所给文段 ::
◆ ◆ ◆ ◆ ◆

9、非监督学习--聚类算法

0、

非监督学习：Unsupervised Learning

聚类：Clustering，聚类属于非监督学习

0.1 监督学习与非监督学习？

• 监督学习提供分类标记（class label），知道每一个实例的标签
• 非监督学习不知道实例的分类标记

 

1、示例：病人肿瘤数据

x：肿瘤直径

y：肿瘤周长

当前不知道肿瘤是否是良性，而是根据肿瘤之间的关系来分类，可以得到红蓝绿三个团簇

 

2、K-means 算法：

2.1 Clustering 中的经典算法，数据挖掘十大经典算法之一

2.2 算法接受参数 k ；然后将事先输入的n个数据对象划分为 k个聚类以便使得所获得的聚类满足：同一聚类中的对象相似度较高；而不同聚类中的对象相似度较小。

2.3 算法思想：

以空间中k个点为中心进行聚类，对最靠近他们的对象归类。通过迭代的方法，逐次更新各聚类中心的值，直至得到最好的聚类结果

2.4 算法描述：

• 适当选择c个类的初始中心；
• 在第k次迭代中，对任意一个样本，求其到c各中心的距离，将该样本归到距离最短的中心所在的类；

• 利用均值等方法更新该类的中心值；
• 对于所有的c个聚类中心，如果利用（2）（3）的迭代法更新后，值保持不变，则迭代结束，否则继续迭代。

2.5 算法流程：

输入：k, data[n];

• 选择k个初始中心点，例如c[0]=data[0],…c[k-1]=data[k-1];
• 对于data[0]….data[n], 分别与c[0]…c[k-1]比较，假定与c[i]差值最少，就标记为i;
• 对于所有标记为i点，重新计算c[i]={ 所有标记为i的data[j]之和}/标记为i的个数；
• 重复(2)(3),直到所有c[i]值的变化小于给定阈值。

 

3、示例说明：四种药分为两类

假设c_1和c_2为分类的中心点，那么D^0的每一行表示每个点到中心点c的距离；

G^0表示把每个点归为哪一类（离那个距离近就归为哪一类）

下一步如何更新中心点？

第一类中只有一个点，那么第一类的中心点就是该点

第二类中有三个点，那么第二类的中心点为三个点的平均值

然后重复以上步骤。

再次计算中心点，如果中心点不变，那么算法终止；否则重复以上步骤。

优点：速度快，简单

缺点：最终结果跟初始点选择相关，容易陷入局部最优，需直到k值Reference:http://croce.ggf.br/dados/K%20mean%20Clustering1.pdf

 

 

4、Python示例

import numpy as np

# Function: K Means
# -------------
# K-Means is an algorithm that takes in a dataset and a constant
# k and returns k centroids (which define clusters of data in the
# dataset which are similar to one another).

◆ ◆ ◆ ◆ ◆

(场景问答记录)
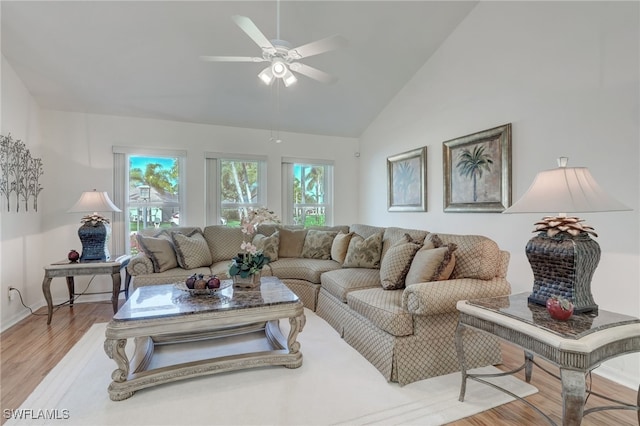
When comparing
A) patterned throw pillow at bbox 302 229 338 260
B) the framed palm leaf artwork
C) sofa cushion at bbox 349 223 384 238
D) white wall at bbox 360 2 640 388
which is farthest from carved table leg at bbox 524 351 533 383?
patterned throw pillow at bbox 302 229 338 260

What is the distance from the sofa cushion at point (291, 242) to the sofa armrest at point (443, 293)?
2424mm

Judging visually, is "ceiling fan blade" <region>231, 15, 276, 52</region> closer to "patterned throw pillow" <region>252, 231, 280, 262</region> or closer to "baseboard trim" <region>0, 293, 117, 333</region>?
"patterned throw pillow" <region>252, 231, 280, 262</region>

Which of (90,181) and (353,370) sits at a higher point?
(90,181)

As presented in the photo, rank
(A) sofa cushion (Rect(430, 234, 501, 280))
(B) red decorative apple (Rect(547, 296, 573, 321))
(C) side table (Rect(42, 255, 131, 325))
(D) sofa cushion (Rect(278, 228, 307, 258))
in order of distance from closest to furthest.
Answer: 1. (B) red decorative apple (Rect(547, 296, 573, 321))
2. (A) sofa cushion (Rect(430, 234, 501, 280))
3. (C) side table (Rect(42, 255, 131, 325))
4. (D) sofa cushion (Rect(278, 228, 307, 258))

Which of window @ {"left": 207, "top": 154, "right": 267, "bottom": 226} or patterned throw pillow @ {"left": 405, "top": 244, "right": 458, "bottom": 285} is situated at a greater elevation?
window @ {"left": 207, "top": 154, "right": 267, "bottom": 226}

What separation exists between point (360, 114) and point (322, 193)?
152 cm

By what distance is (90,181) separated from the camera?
4188 millimetres

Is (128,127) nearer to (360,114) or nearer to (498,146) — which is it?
(360,114)

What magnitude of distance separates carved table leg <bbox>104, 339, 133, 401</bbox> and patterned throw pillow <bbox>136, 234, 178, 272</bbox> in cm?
160

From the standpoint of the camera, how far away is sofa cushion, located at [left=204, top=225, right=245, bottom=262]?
4148 mm

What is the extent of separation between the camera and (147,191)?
4.53 m

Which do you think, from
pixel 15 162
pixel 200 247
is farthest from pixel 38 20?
pixel 200 247

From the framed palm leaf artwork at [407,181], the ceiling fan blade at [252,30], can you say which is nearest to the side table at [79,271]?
the ceiling fan blade at [252,30]

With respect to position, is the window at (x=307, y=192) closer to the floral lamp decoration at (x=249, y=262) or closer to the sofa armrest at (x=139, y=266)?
the sofa armrest at (x=139, y=266)
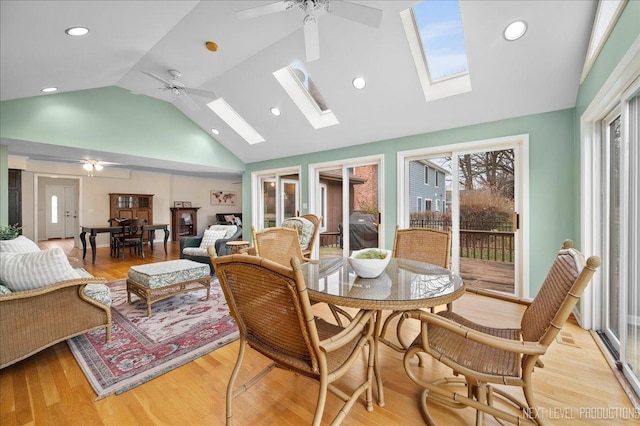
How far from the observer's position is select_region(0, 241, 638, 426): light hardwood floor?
1.47 metres

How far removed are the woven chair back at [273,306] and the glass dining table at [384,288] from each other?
11.4 inches

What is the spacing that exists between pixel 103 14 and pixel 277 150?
3605 mm

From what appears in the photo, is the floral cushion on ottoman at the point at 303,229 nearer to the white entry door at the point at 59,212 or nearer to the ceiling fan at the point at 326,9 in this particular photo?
the ceiling fan at the point at 326,9

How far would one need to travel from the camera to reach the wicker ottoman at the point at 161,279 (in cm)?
285

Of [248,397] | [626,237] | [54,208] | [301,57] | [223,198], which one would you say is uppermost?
[301,57]

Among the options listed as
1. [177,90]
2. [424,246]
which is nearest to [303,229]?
[424,246]

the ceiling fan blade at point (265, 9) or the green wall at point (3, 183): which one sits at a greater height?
the ceiling fan blade at point (265, 9)

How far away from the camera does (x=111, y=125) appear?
178 inches

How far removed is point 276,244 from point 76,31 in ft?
8.25

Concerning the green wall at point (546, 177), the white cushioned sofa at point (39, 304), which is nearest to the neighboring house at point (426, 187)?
the green wall at point (546, 177)

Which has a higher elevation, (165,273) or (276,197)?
(276,197)

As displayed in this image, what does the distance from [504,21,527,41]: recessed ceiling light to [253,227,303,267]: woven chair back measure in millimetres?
2736

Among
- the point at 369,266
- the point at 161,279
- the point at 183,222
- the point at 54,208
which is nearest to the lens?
the point at 369,266

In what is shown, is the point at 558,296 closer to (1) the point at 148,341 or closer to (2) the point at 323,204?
(1) the point at 148,341
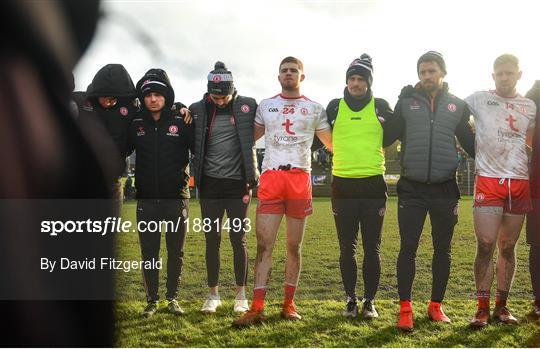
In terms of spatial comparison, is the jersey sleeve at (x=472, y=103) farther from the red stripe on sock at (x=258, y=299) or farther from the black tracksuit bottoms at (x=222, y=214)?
the red stripe on sock at (x=258, y=299)

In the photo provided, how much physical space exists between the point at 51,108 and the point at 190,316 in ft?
15.0

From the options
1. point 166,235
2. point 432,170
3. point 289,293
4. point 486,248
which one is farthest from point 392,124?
point 166,235

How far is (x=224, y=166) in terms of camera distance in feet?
18.2

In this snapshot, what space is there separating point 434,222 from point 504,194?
0.70m

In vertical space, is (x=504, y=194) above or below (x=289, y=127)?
→ below

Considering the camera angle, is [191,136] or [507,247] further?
[191,136]

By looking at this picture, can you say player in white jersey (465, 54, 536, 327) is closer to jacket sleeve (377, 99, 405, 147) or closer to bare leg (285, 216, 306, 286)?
jacket sleeve (377, 99, 405, 147)

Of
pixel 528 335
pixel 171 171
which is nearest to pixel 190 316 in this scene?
Result: pixel 171 171

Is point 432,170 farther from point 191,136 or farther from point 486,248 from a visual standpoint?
point 191,136

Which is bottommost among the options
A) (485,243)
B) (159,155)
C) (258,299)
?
(258,299)

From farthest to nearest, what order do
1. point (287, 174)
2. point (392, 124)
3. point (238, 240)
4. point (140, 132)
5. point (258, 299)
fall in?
1. point (238, 240)
2. point (140, 132)
3. point (392, 124)
4. point (287, 174)
5. point (258, 299)

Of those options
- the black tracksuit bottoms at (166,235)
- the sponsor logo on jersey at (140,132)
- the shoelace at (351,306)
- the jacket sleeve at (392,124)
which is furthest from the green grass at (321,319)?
the jacket sleeve at (392,124)

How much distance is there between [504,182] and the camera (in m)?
5.03

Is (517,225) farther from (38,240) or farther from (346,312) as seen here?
(38,240)
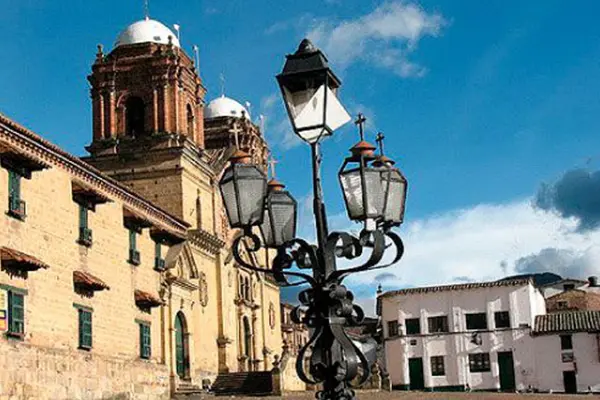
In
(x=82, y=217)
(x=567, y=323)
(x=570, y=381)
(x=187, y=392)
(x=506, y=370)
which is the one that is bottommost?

◆ ◆ ◆ ◆ ◆

任务内容 :: 请复述K-means聚类讲解中以含“假设c_1和c_2为分类的中心点，那么D^0的每一行表示每个点到中心点c的距离；”的词句开头、到“再次计算中心点，如果中心点不变，那么算法终止；否则重复以上步骤。”为止的那部分内容，并把其中的“中心点”换成“质心”。

答案 ::
假设c_1和c_2为分类的质心，那么D^0的每一行表示每个点到质心c的距离；

G^0表示把每个点归为哪一类（离那个距离近就归为哪一类）

下一步如何更新质心？

第一类中只有一个点，那么第一类的质心就是该点

第二类中有三个点，那么第二类的质心为三个点的平均值

然后重复以上步骤。

再次计算质心，如果质心不变，那么算法终止；否则重复以上步骤。